Ausgewählter Text:
* * *

Universität Bielefeld  ----- GK

4. Fachtagung der Gesellschaft für Kognitionswissenschaft KogWis99
Tagungsbericht von Annekatrin Klopp und Annette Lessmöllmann, Hamburg


zurück zur KogWis99 Hauptseite

Vom 28.9. - 1. 10.99 war Bielefeld Veranstaltungsort für die 4. Fachtagung der Gesellschaft für Kognitionswissenschaft. Die 1994 gegründete GK beheimatet deutschsprachige Kognitionswissenschaftler aus den Disziplinen Psychologie, Linguistik, Informatik, Philosophie und den Neurowissenschaften. Die Fachtagungen sollen die verschiedenen Disziplinen zusammenführen und insbesondere ein Forum für interdisziplinäre Beiträge bieten, um eine eigenständige Interdisziplin zu schaffen.

Die KogWis99 verfolgte diese Ziele gewinnbringend: 44 Beiträge wurden geschickt in 10 disziplinenübergreifende Sektionen aufgeteilt, in denen fruchtbare Diskussionen stattfanden. Interdisziplinarität bedeutet auch, die Beiträge auf ein breites Publikum auszurichten: Besonders die Neulinge auf kognitionswissenschaftlichem Terrain zeigten sich beeindruckt, wieviel Information und Anregung für die eigene Arbeit dies hervorbringt.

* * *

Gesammelte Daten:

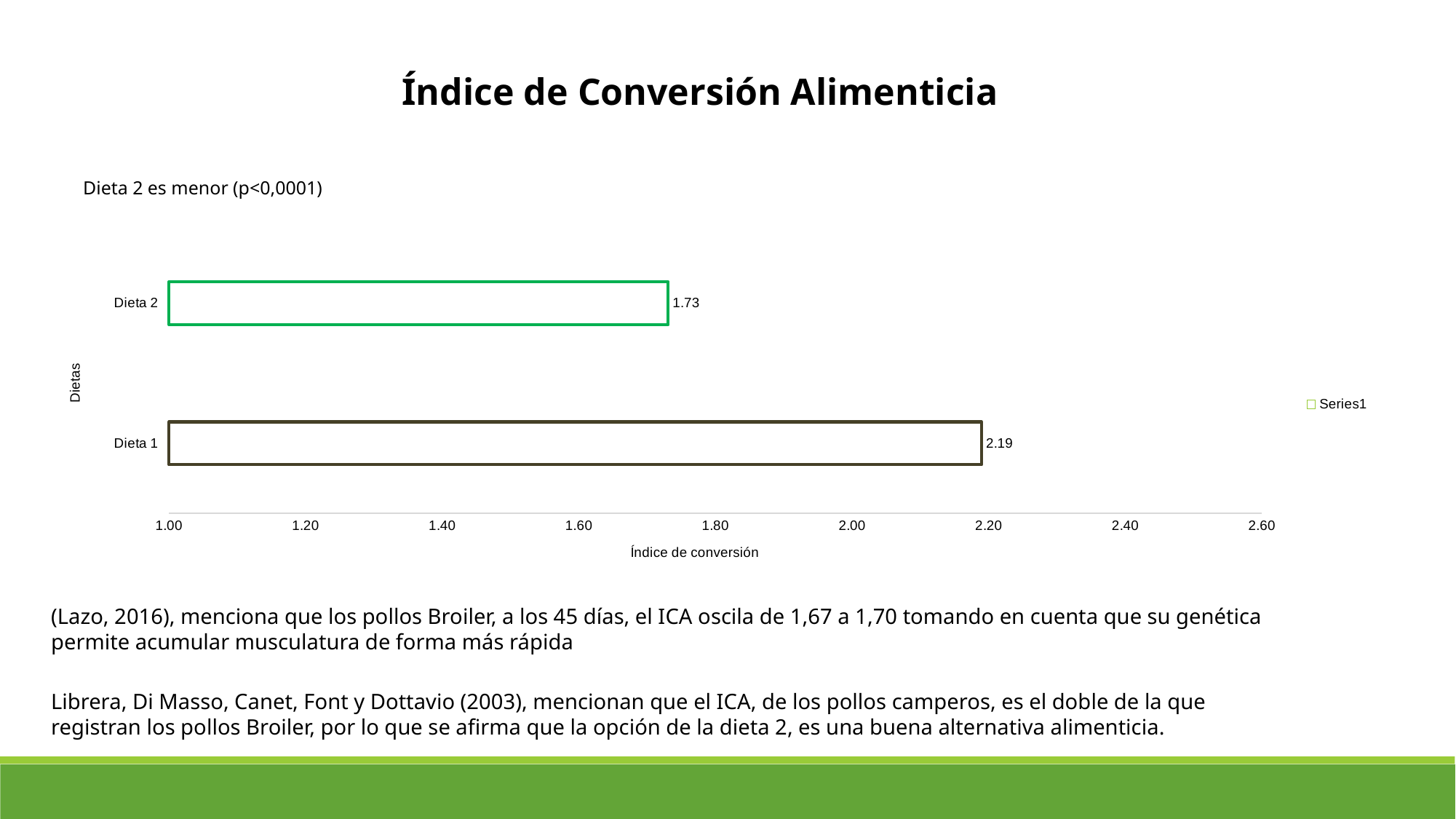
How many series does the legend list? 1 What kind of chart is shown on the slide? Bar chart What is the difference between the values for Dieta 1 and Dieta 2? 0.46 What is the value for Dieta 1? 2.19 Is the value for Dieta 1 greater or less than 2.00? greater Is the value for Dieta 2 greater or less than 1.80? less What is the value for Dieta 2? 1.73 What is the label of the horizontal axis? Índice de conversión Which is larger, the value for Dieta 1 or the value for Dieta 2? Dieta 1 How many diets are shown in the chart? 2 Which diet has the lowest índice de conversión? Dieta 2 Which diet has the highest índice de conversión? Dieta 1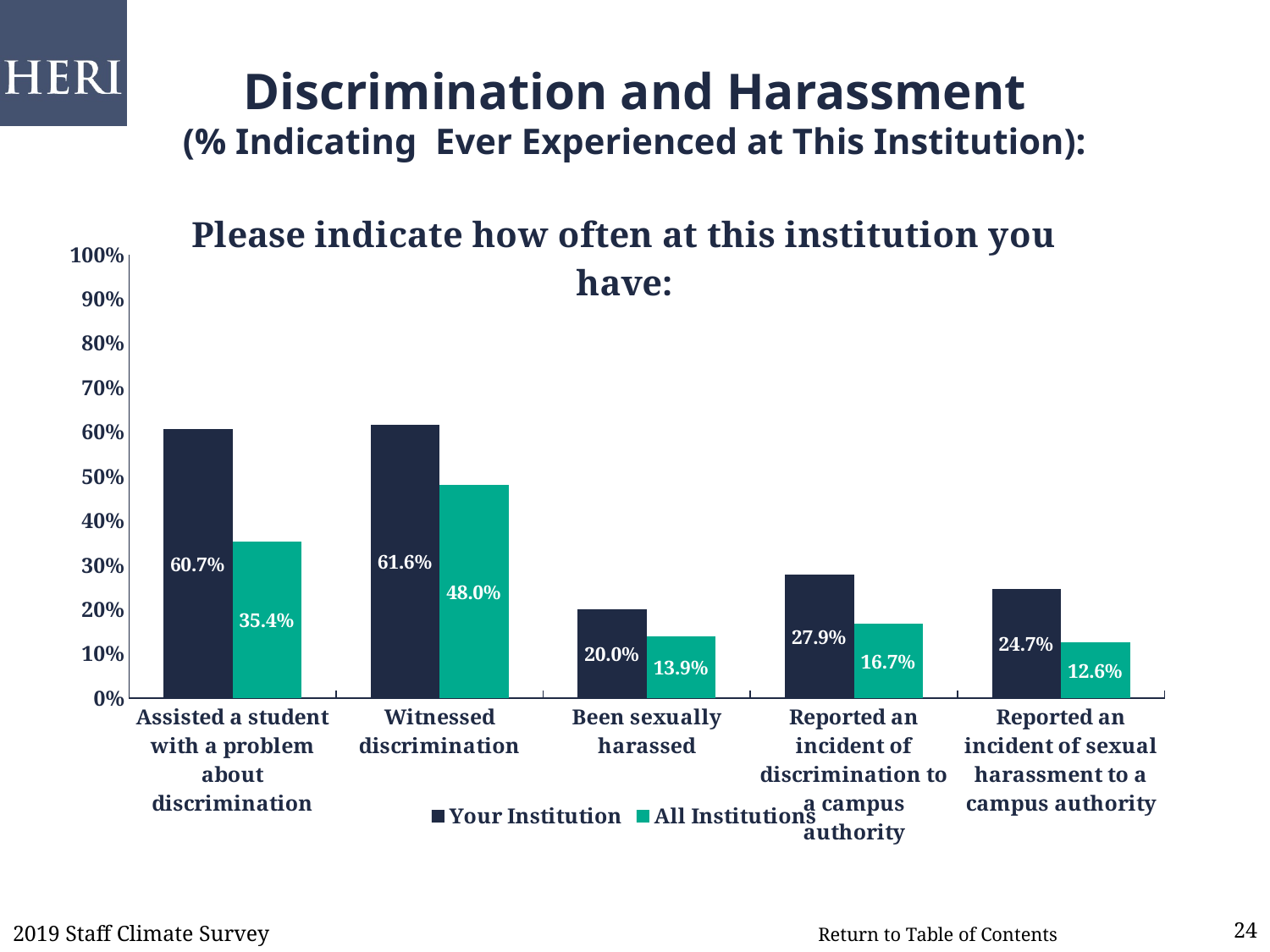
Which is larger for "Reported an incident of discrimination to a campus authority": "Your Institution" or "All Institutions"? Your Institution What is the value for "Your Institution" for "Witnessed discrimination"? 61.6% What kind of chart is shown on the slide? bar chart How many categories are shown on the x axis? 5 What is the value for "All Institutions" for "Been sexually harassed"? 13.9% Is the value for "Your Institution" for "Been sexually harassed" greater or less than 30%? less How many series does the legend list? 2 What are the two series listed in the legend? Your Institution and All Institutions What is the difference between "Your Institution" and "All Institutions" for "Assisted a student with a problem about discrimination"? 25.3% What is the value for "All Institutions" for "Assisted a student with a problem about discrimination"? 35.4% Which category has the highest value for "Your Institution"? Witnessed discrimination Which category has the lowest value for "All Institutions"? Reported an incident of sexual harassment to a campus authority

* * *

Zu bearbeitende Aufgaben:
1. In welchem Jahr wurde die Gesellschaft für Kognitionswissenschaft laut dem Tagungsbericht gegründet?
2. Erkläre anhand des Tagungsberichts, wozu die Fachtagungen der GK ein Forum für interdisziplinäre Beiträge bieten sollen.
3. Gib aus dem Tagungsbericht den Abschnitt wortgetreu wieder, der mit den Worten „zurück zur KogWis99“ beginnt und mit „Interdisziplin zu schaffen.“ endet.

Ergebnisse der Aufgaben:
1. 1994

2. Die Fachtagungen sollen die verschiedenen Disziplinen zusammenführen und vor allem interdisziplinären Beiträgen Raum geben. Damit soll eine eigenständige Interdisziplin geschaffen werden.

3.
zurück zur KogWis99 Hauptseite

Vom 28.9. - 1. 10.99 war Bielefeld Veranstaltungsort für die 4. Fachtagung der Gesellschaft für Kognitionswissenschaft. Die 1994 gegründete GK beheimatet deutschsprachige Kognitionswissenschaftler aus den Disziplinen Psychologie, Linguistik, Informatik, Philosophie und den Neurowissenschaften. Die Fachtagungen sollen die verschiedenen Disziplinen zusammenführen und insbesondere ein Forum für interdisziplinäre Beiträge bieten, um eine eigenständige Interdisziplin zu schaffen.